Zweifarbiger Renault Twingo

Renault Twingo "UNK" Renault Twingo "UNK"

Renault Twingo von Inga Kloke

— 10.03.2005

Ingas kleiner UNK

Was ist eigentlich ein UNK? Der passende Name für den zweifarbigen Twingo, mit dem Inga durch die Gegend düst. Die Zulassungstelle wollte es so.

Onkel Dieter und der schwarze Langweiler

Renault-Treffen haben es der Inga angetan. Vor vielen Jahren war sie Begleiterin beim "Zweiten Ei", einem gelben Twingo, der vom Ruhrpott aus nach Hermsdorf zu den Kreuztagen unterwegs war. Erfolgreich! Das Ei2 fand sich in AUTOTUNING 8/2001 wieder und ebenso das Besitzerfoto mit Begleiterin Inga. Und nun geschah Eigenartiges. Ein gewisser Onkel Dieter, bei Renault-Treffen immer unter den Stimmgewaltigen zu finden, fand Gefallen an Inga. Sein Werben war von Erfolg gekrönt, und seither sind beide ein unzertrennliches Paar.

Seitdem hat auch ihr Twingo an Format gewonnen. Geboren als "schwarzer Langweiler", wie sie selbst sagt, fanden alsbald Auspuff, Tieferlegungsfedern und Leichtmetallfelgen den Weg an die richtigen Stellen. Doch damit konnte sie sich nur für kurze Zeit zufriedengeben.
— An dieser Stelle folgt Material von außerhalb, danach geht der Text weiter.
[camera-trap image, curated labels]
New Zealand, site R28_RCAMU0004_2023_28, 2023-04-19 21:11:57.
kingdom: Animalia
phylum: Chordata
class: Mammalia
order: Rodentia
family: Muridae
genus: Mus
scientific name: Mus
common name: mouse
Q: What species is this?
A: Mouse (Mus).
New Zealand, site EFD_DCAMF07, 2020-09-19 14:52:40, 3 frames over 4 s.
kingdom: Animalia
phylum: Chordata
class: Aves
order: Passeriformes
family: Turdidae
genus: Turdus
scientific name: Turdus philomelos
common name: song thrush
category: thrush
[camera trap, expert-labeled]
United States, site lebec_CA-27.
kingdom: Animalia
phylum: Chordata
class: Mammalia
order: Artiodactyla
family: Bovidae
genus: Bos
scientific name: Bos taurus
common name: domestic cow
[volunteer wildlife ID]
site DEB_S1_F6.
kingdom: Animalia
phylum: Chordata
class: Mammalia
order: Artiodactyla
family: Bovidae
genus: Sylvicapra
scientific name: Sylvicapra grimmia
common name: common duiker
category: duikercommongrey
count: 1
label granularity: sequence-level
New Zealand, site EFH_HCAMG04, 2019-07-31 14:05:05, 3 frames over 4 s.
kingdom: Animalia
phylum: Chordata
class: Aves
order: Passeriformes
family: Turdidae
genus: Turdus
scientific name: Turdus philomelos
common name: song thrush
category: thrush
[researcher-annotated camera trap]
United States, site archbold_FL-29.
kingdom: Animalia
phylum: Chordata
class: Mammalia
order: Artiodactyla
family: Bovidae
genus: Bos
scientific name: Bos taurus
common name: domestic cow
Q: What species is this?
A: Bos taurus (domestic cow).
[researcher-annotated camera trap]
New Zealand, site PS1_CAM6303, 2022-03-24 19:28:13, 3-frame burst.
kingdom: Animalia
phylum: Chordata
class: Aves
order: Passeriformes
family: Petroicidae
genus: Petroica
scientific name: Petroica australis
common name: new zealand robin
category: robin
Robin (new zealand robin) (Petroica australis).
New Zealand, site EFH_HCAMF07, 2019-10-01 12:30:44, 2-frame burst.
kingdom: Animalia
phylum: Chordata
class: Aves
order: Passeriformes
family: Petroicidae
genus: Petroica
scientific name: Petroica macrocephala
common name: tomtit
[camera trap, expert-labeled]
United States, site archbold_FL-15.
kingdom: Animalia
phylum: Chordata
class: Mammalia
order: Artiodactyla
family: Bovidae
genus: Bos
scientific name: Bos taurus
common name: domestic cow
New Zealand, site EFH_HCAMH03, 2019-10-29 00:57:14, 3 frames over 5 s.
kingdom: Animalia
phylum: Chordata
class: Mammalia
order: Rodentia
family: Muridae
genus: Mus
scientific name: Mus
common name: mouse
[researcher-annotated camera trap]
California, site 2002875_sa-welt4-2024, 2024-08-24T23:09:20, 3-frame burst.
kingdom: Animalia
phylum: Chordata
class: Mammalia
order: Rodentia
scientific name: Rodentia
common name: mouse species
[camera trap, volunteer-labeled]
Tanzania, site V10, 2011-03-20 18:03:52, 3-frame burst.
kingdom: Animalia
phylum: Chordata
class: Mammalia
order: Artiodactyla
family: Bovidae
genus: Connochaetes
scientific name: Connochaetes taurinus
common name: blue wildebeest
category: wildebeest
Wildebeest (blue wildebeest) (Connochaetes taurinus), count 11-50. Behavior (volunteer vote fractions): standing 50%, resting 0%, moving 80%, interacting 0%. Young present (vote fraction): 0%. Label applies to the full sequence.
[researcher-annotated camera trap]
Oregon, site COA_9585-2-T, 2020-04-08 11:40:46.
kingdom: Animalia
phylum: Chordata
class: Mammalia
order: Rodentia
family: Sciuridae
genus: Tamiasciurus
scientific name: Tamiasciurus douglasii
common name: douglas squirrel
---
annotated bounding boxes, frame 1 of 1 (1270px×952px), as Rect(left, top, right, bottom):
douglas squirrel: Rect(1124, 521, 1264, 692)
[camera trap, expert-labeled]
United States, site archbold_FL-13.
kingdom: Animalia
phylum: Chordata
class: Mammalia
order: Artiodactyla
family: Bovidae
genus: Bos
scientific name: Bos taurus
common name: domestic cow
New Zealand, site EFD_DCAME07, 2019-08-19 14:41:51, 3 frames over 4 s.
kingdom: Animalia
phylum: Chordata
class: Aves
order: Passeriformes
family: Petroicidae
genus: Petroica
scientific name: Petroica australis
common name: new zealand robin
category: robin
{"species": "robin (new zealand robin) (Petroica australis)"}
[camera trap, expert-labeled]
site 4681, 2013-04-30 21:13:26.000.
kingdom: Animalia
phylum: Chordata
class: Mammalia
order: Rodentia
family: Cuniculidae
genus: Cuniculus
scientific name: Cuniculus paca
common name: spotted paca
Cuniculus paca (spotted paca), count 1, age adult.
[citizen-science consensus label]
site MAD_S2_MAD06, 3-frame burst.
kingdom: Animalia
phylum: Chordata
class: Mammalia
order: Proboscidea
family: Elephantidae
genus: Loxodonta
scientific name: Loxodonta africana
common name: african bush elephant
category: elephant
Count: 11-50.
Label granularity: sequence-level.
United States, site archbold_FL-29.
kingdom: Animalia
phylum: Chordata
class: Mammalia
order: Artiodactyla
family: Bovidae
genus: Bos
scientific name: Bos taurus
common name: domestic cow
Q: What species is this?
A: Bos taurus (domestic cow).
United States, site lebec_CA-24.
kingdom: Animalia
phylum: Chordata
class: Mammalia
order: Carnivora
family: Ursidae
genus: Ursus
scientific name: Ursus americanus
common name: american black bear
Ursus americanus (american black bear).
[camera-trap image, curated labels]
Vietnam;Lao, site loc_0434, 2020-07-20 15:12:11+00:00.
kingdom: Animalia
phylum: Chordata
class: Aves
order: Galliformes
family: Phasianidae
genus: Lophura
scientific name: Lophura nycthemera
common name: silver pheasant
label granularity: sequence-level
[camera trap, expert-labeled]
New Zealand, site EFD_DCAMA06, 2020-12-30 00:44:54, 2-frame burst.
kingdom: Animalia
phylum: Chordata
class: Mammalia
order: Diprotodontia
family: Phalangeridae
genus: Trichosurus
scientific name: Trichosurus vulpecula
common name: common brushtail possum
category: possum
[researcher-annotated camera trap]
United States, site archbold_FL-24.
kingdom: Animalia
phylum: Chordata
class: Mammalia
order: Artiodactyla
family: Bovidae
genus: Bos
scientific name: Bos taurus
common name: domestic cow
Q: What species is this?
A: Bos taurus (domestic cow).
Nach einem etwas längerem Besuch bei einem Lackierer rollte der Twingo in Kawasaki-grüner Kampflackierung aus dessen Kabine. Die Leichtmetaller wurden gegen hochwertige RSL Cult Wheels in 7x13 und 8x13 Zoll mit polierten Betten und verchromter Verschraubung getauscht, die einem Polo-Fahrer abgekauft worden waren. Onkel Dieter sah sich derweil erfolgreich nach einem Gewindefahrwerk um. Diese Umbau-Phase war damit abgeschlossen.

Wenn nix mehr geht, hilft eBay

Seit einigen Jahren hatte Inga eine Heckstoßstange in ihrer Garage liegen. Daß man diese nicht schon längst an den Twingo montiert hatte, lag einfach nur an dem fehlenden Frontteil – der Hersteller war Pleite. Dank eBay konnte dieses Problem gelöst werden, doch schon stand das nächste vor der Tür. Die Front war für das Vorgängermodell gedacht, weshalb die Frontträger und Halterungen nicht übereinstimmten.

Ein guter Bekannter half aus seinem Ersatzteillager weiter. Die Muttern wurden so einlaminiert, daß der Bausatz von innen verschraubt werden konnte. Auch die Rillen und Sicken verschwanden unter einer Schicht aus GFK. Die Heckschürze hatte leider einen Haken: Die Supersprint-Anlage mußte gegen die Serienanlage getauscht werden. Das dicke Ende folgt trotzdem noch in Form beidseitig verlegter Motorrad-Endrohre. Das universell einsetzbare Material GFK fand auch am Heckspoiler sowie den Seitenschwellern Verwendung, die allesamt spaltfrei anlaminiert wurden. Die Rückspiegel Marke "Onkel Dieters M3-Look" bestehen aus zersägten Renault- und universellen M3-Spiegeln, die wiederum mit GFK und Spachtel zusammengefügt wurden.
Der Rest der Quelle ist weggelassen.